I feel so privileged to create an installation work and a print work for the Watts Gallery. Like my Slade fellow and great female artist Mary Watts, I have a free spirit and enjoy experimenting with different media. - Hiroko Imada
I feel so privileged to create an installation work and a print work for the Watts Gallery. Like my Slade fellow and great female artist Mary Watts, I have a free spirit and enjoy experimenting with different media.
- Hiroko Imada
Born in Tokyo, Imada studied at the Tokyo Zokei University and later at the Slade School of Fine Art. She is a printmaker, painter and installation artist. With a great respect she uses Japanese traditional techniques with a contemporary twist on her works and it is inevitable to see especially on her installation works. As a printmaker, the process of making Japanese woodblock print filmed at her studio by both the British Museum and the Royal Collection Trust to run at their exhibitions. Dr. Martens also commissioned to create a print for their promotion in 2022. As a painter, Universal Pictures commissioned her to create a painting to use in the Hollywood film ‘First and Furious 9’. As an installation work artist, most recently she created a giant paper installation at Coventry Cathedral in 2021.

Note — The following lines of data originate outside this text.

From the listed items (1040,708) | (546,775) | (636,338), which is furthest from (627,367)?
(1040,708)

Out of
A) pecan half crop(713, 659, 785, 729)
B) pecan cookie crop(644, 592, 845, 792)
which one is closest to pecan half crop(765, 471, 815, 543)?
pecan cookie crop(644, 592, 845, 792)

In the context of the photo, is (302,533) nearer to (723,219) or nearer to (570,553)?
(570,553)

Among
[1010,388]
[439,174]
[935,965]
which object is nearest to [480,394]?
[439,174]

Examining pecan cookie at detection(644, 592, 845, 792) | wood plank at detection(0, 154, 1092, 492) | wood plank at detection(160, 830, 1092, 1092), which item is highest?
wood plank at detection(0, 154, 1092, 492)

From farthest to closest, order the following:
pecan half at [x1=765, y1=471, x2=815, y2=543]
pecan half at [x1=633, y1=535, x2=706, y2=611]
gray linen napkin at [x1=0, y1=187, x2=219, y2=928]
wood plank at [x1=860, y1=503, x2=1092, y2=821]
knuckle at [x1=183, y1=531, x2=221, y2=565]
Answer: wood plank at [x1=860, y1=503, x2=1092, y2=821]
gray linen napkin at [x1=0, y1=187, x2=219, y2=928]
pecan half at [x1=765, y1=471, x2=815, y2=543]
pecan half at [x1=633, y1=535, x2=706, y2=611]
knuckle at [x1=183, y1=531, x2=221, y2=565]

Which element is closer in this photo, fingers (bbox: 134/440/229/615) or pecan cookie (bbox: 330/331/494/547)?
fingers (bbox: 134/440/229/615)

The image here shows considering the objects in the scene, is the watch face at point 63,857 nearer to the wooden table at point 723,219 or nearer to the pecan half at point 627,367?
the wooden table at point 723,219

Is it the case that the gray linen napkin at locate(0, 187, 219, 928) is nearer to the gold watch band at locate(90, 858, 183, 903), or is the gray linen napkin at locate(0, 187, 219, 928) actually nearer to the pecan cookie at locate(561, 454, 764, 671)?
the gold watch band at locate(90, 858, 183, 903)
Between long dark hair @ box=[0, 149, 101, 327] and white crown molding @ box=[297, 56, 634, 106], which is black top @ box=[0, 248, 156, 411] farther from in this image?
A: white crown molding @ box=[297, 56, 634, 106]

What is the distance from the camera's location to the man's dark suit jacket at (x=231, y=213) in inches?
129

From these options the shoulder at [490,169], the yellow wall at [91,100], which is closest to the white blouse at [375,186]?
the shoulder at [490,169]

Hiroko Imada said: "Since I was a student, I have been interested in traditional Japanese art techniques that require many years of training. I have learnt Japanese woodblock print, papermaking, folded screen making and hanging scroll making in Japan.
I noticed couple of prints from the Edo Pop exhibition have cherry blossom images so wanted to create works inspired by cherry blossoms. Cherry blossoms have always meant something special to me and link to many of my memories as it blooms around the time we enter or graduate schools.
When cherry trees are in blossom it is impossible to resist their beauty even if it makes me sad that this beauty is so fleeting. At the Watts Gallery, I would like to present Cherry blossoms from my memory and inspired by the cherry blossoms in the 19th-century print collection. Through the installation, I would like audiences to feel as if they are walking through cherry blossom trees."